As the Niskanen Center, a Washington-based think tank, points out, the new president’s measures on immigration and refugee resettlement are not only misguided, but may actually make America less safe. These policies are also antithetical to Christian values—helping those who are most disenfranchised, the most helpless. Trump’s harebrained order this week to waste billions of taxpayer dollars on a border wall is at best a red herring distracting us from the more nefarious plans that lie ahead.

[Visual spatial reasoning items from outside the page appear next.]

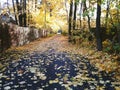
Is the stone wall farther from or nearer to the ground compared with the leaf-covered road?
farther from the ground

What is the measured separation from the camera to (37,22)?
40188 mm

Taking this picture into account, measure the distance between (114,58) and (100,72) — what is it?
256cm

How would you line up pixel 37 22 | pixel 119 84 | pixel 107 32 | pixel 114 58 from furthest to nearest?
pixel 37 22
pixel 107 32
pixel 114 58
pixel 119 84

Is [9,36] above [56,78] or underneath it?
above

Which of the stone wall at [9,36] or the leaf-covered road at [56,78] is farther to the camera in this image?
the stone wall at [9,36]

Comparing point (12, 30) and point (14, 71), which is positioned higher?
point (12, 30)

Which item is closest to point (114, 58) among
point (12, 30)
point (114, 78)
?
point (114, 78)

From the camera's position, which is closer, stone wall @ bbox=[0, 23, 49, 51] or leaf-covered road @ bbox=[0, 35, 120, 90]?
leaf-covered road @ bbox=[0, 35, 120, 90]

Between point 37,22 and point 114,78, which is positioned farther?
point 37,22

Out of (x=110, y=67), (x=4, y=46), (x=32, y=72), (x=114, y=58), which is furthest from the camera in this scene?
(x=4, y=46)

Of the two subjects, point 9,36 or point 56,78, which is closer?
point 56,78

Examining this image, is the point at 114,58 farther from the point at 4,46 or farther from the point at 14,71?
the point at 4,46

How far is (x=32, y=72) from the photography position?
28.5ft

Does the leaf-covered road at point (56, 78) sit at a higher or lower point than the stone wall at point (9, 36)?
lower
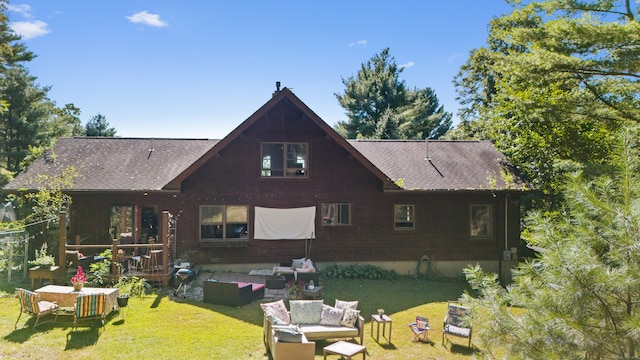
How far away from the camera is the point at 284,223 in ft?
54.2

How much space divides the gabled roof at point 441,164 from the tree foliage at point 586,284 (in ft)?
43.8

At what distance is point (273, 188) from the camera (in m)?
16.7

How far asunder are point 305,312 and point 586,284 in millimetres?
7711

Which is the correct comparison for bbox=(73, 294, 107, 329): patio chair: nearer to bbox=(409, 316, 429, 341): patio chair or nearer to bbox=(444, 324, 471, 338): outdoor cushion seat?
bbox=(409, 316, 429, 341): patio chair

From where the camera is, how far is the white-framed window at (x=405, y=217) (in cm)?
1738

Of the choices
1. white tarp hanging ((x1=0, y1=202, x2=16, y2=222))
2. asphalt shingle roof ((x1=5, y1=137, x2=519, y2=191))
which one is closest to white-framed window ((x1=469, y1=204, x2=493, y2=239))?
asphalt shingle roof ((x1=5, y1=137, x2=519, y2=191))

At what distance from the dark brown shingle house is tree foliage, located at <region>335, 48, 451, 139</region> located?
21.2 meters

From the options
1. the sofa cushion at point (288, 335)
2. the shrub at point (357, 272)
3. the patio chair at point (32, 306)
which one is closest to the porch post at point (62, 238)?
the patio chair at point (32, 306)

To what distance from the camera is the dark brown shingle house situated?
1625 centimetres

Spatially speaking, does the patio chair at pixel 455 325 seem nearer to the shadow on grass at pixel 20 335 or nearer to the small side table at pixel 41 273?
the shadow on grass at pixel 20 335

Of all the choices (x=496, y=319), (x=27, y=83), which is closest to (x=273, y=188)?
(x=496, y=319)

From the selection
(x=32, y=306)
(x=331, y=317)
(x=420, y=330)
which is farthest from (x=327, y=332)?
(x=32, y=306)

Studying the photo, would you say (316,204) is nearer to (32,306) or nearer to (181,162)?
(181,162)

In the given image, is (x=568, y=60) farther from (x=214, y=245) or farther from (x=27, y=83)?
(x=27, y=83)
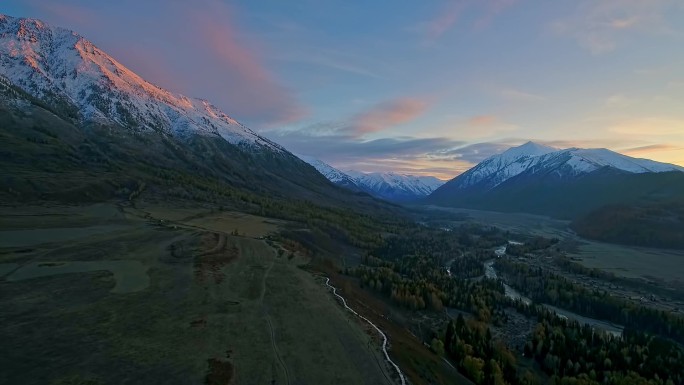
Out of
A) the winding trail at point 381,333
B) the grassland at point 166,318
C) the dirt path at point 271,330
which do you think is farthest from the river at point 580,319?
the dirt path at point 271,330

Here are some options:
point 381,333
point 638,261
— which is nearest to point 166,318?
point 381,333

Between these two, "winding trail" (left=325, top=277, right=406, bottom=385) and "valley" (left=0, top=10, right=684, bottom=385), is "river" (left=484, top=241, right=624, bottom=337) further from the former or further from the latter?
"winding trail" (left=325, top=277, right=406, bottom=385)

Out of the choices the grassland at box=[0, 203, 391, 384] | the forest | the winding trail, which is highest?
the grassland at box=[0, 203, 391, 384]

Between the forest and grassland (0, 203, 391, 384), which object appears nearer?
grassland (0, 203, 391, 384)

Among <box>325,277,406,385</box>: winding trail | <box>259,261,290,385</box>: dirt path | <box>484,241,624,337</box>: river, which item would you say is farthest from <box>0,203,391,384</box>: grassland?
<box>484,241,624,337</box>: river

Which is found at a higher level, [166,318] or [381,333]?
[166,318]

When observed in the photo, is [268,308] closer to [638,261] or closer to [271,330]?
[271,330]

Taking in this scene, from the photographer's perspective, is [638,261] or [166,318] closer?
[166,318]

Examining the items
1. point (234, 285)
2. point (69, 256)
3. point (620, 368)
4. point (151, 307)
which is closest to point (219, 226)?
point (69, 256)

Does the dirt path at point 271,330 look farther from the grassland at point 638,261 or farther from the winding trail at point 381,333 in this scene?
the grassland at point 638,261
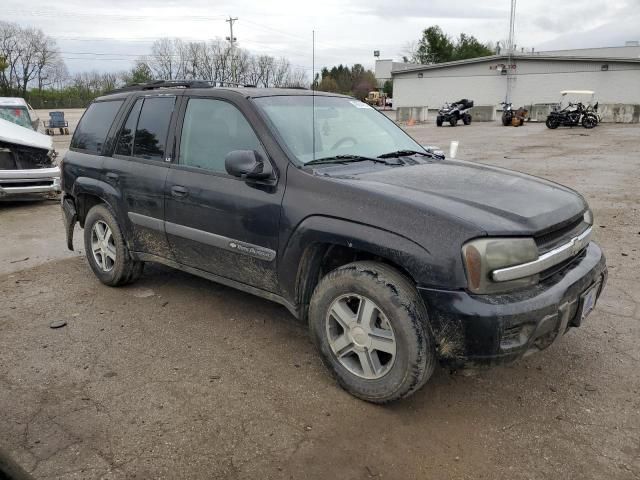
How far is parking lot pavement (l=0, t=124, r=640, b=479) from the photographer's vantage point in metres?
2.62

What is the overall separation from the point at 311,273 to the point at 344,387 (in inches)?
28.3

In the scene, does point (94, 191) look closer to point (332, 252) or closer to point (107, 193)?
point (107, 193)

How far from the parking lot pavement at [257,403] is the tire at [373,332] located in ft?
0.58

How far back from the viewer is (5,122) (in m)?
9.86

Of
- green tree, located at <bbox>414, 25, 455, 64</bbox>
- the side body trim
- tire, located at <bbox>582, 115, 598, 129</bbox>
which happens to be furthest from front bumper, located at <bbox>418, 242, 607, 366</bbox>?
green tree, located at <bbox>414, 25, 455, 64</bbox>

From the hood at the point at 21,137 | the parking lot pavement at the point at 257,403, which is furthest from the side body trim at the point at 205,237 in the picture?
the hood at the point at 21,137

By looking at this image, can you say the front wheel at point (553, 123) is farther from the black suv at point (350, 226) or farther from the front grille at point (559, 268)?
the front grille at point (559, 268)

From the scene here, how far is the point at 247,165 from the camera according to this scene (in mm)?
3324

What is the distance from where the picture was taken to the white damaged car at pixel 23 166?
8.76m

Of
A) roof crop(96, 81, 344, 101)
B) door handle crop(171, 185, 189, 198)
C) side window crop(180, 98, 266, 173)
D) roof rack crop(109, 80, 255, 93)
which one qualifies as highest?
roof rack crop(109, 80, 255, 93)

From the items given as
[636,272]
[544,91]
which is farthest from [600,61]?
[636,272]

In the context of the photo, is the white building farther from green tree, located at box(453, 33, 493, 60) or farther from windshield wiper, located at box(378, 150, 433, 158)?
windshield wiper, located at box(378, 150, 433, 158)

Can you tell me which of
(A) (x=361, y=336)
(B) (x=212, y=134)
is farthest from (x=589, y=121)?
(A) (x=361, y=336)

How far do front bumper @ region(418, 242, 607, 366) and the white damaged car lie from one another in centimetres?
828
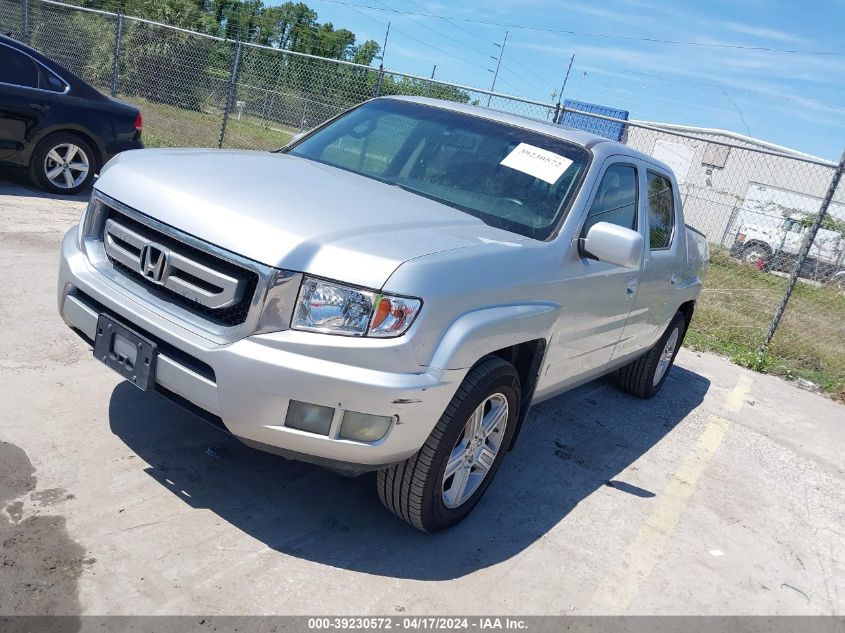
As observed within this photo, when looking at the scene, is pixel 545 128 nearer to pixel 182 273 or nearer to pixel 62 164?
pixel 182 273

Leaked drafts of four upcoming executive orders show that Trump’s administration is poised to remove protections for immigrants who came here as children and have no criminal convictions, curtail legal immigration, and enact a campaign promise to effectively ban Muslims from entering the country. If the Mother of Exiles could hang her copper head in shame, she would.

Each of these measures will affect different segments of the LGBTQ community: Trans people who have grown up here are now in danger of being sent back to countries where they will have no access to the care and medication they may need to remain healthy. Talented foreign professionals who had sought employment at LGBTQ-friendly American companies may be denied entry, forced now to remain in the closet in their home countries. And the trans, bi, gay, and lesbian people who are being murdered by the world’s most oppressive regimes are now even less likely to survive.

In March of last year, a gay Syrian refugee in Istanbul sat down for an interview with a reporter. The man, named Sami, and his partner had applied for resettlement through the United Nations High Commissioner for Refugees. They fled to Turkey after almost losing their lives in a homophobic attack in Damascus.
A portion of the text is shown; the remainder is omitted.